### TEXT FOR ANALYSIS

Content starts

The BIG GLITCH manifested as a routing problem at the point in the district central office where all of the new switches link up with the "legacy" part of the network. After a couple hours of troubleshooting it became apparent that we could have the North half of the upgraded network and the "legacy" network talking, or the North and South halves of the network talking, but not all three at once. (Lemme tell you, it is really demoralizing to see routes start vanishing from your route table it's like looking at a map and seeing roads disappear off of it in front of your eyes).
The fix was pretty direct, once I thought of it (and eerily similar to what we had to do to stabilize the ATM network back in the spring of 2000 when we made a big ATM routing change). We're running OSPF (Open Shortest Path First) as the routing protocol that all the switches and routers use to tell each other about the layout of the network. There was some kind of problem with how the routers at the joining point were sharing information. The solution was to create a new joining point between the upgraded network and the "legacy" network. The new join is a subnet with just two routers on it (picture a single bridge joining two islands) using the RIP v2 routing protocol. This effectively cleaved one big OSPF network into two smaller OSPF networks with a lingua Franca shared by two routers to make the two share information back and forth.

Content ends

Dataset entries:
Content starts

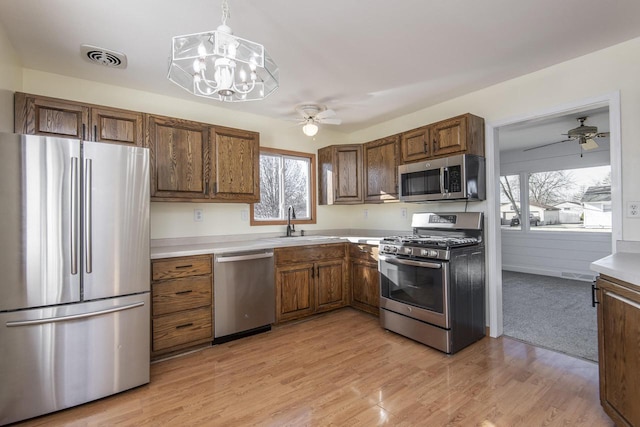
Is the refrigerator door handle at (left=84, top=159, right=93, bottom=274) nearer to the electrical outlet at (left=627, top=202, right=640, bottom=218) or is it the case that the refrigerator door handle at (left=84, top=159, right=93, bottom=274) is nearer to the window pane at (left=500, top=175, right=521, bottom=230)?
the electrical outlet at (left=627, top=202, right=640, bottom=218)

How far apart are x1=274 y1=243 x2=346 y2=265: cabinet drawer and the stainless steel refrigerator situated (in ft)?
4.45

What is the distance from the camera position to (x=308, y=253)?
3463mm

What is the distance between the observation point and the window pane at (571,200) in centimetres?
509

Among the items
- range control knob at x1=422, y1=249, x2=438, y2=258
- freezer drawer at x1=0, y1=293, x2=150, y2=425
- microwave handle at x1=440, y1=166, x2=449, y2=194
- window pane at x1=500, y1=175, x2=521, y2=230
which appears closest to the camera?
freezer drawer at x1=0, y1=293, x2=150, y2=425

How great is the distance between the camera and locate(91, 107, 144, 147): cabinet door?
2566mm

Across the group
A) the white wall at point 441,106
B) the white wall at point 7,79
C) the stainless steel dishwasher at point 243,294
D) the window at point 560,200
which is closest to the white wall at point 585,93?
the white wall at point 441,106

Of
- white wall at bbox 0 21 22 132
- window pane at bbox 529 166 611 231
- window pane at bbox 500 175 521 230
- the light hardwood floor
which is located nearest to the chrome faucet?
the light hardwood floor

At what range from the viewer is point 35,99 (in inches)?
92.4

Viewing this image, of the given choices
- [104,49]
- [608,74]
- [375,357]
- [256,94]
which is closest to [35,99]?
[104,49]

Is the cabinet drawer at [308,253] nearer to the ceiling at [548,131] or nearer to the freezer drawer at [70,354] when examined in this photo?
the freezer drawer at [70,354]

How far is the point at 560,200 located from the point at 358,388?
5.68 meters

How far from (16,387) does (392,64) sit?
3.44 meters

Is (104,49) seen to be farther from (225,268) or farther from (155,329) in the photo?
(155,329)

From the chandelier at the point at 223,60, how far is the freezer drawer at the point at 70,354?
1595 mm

Content ends

Continue the account of the network routing glitch from the point where it stops.

After some more fiddling to get traffic to go to the correct Internet connection, things have settled down. At the end of the day Pat and his team had finished upgrading the last site (Central Library), and Kevin and Gary had diagnosed the link problem between Sanchez and Park Library. One of the plastic connectors (called a bulkhead) in the fiber-optic connection box where we plug into the fiber from the street. Something was just amiss with it. When they tested the fibers with the calibrated light source and optical power meter they found that one strand on the run from Park to Sanchez had a 4 dB loss, while the other side had something around a 17 dB loss. Long-haul gigabit Ethernet adapters can tolerate a 8 dB loss, and as the decibel scale is logarithmic, the difference between -8dB and -17dB is a signal that's, um, 1/1,000,000,000th as strong. Kevin scrounged a replacement bulkhead, and both strands of fiber tested out at -4dB. That was more than good enough: the link has been running without errors all evening.
Of course, the real test will come Tuesday morning when everyone is back at work and all the kids are back in school. It's been a grueling five months, with this project starting right on the heels of school construction (which is still ongoing). Perhaps that's why I'm not feeling elated. We did it. It works. It needs some tweaking for performance reasons, but it's working. Maybe I'm gun shy about celebrating because I fear that there is another shoe left to drop.
Best line of the day (if I may be so self-congratulatory) -- me to Ron at about 12:30 shortly after we fixed the BIG GLITCH: "The cold knot of dread in my stomach has been replaced by a ravening hunger. We need lunch!"